Senior Systems Engineer
Central Queensland University
We're running DL385s using the slightly older EVA8000.As part of this we use Continuous Access to replicate the data to an EVA6000 at our DR site.
We saw some SCSI Reservation issues during periods of heavy load. Much of that went away when we upgraded to XCS 6.1. But as you're running the 8100 I think you'l already be at XCS 6.110 (6.200 is now out).
We also believed some of the issues were caused by HP VMM which we also have installed. This would be particularly problematic during VMotion activity.

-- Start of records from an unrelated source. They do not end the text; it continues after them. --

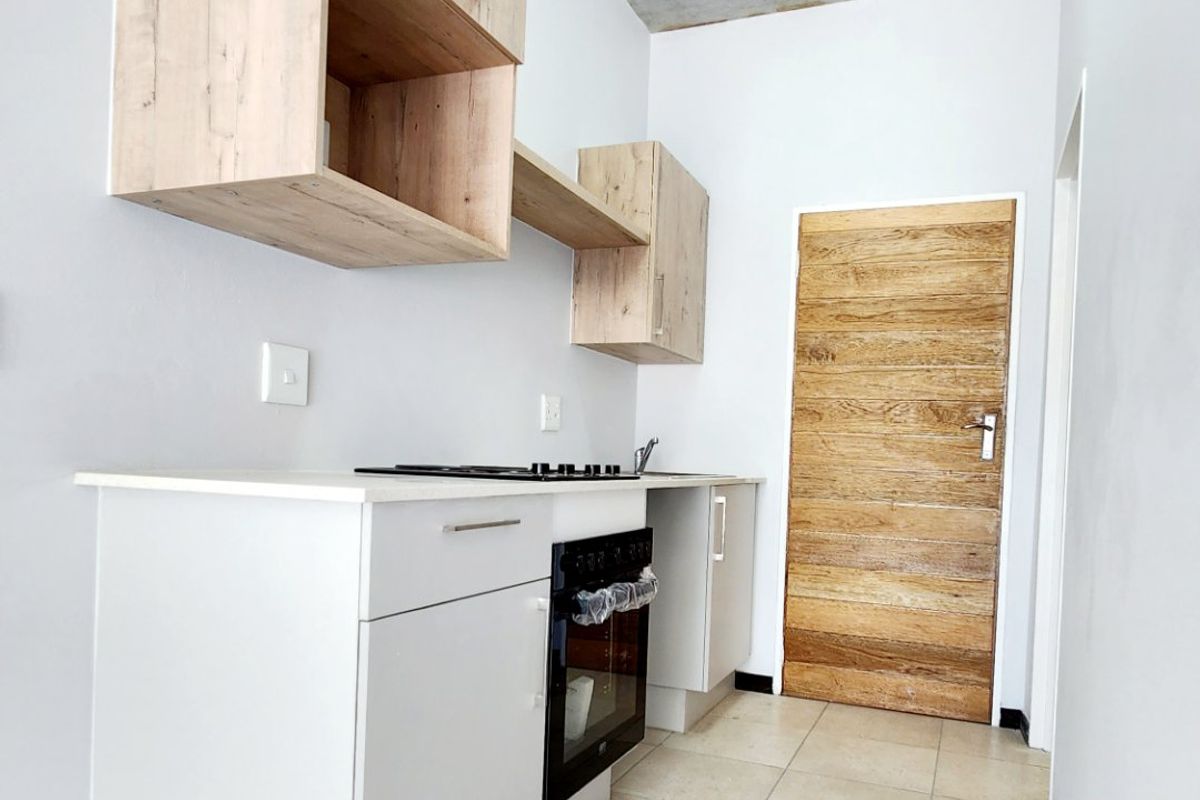 A modern, compact kitchen featuring light wood cabinetry, built-in oven and hob, tiled flooring, and a unique exposed concrete ceiling.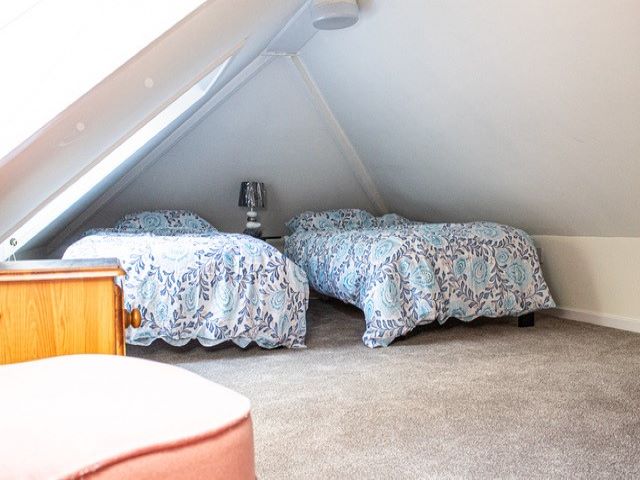 The second bedroom has single beds and would be ideal for children or teenagers due to the very low ceiling height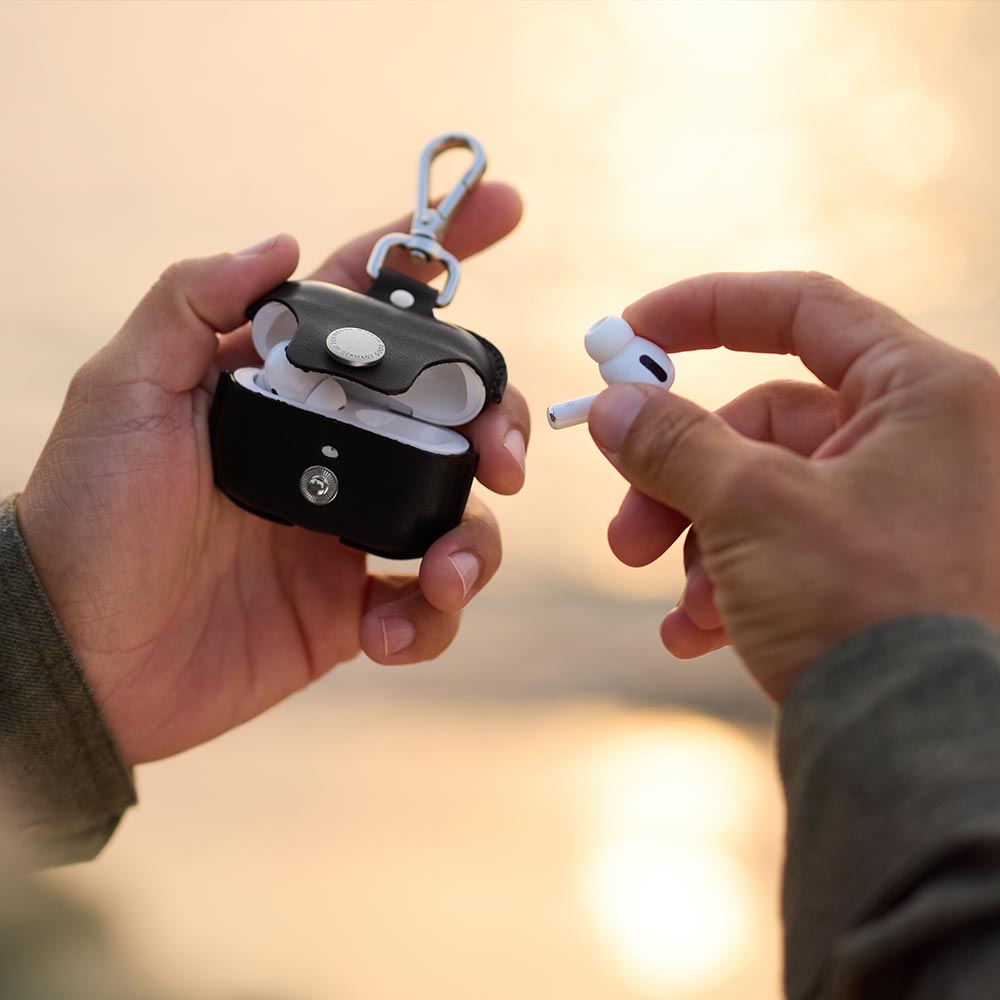 Zwei Hände halten ein geöffnetes Airpods Case aus Leder in den Händen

That does seem to have become less troublesome with the updated VMM 3.5.
A few posts came in while I was writing this. On our EVA 8000 we have a 6 node and a 3 node cluster.
The 6 node cluster is currently still running ESX 3.0.2 and has around 12 LUNs (not at work at the mo so can't be precise) presented to it. They're a mixture of two EVA Groups, one of Fibre SCSI Disks, one of FATA.
We are also seeing some strange issues with vMotion and high CPU utilization. Our configuration is 2-c7000 BladeSystems w/8 BL480cs using Emulex LPe1105 with firmware version 2.72A2 (1 is using 2.70A5 as per HP's recommendation when using the HP XP 12000) and we are using an HP XP 12000 as the storage device. We have 33 LUNs connecting to 8 ESX hosts and 23 of those LUNs are configured as RDMs in virtual compatibility mode. Can you be more specific to the nature of the problems that you were experiencing on the HP XP 12000? Thanks.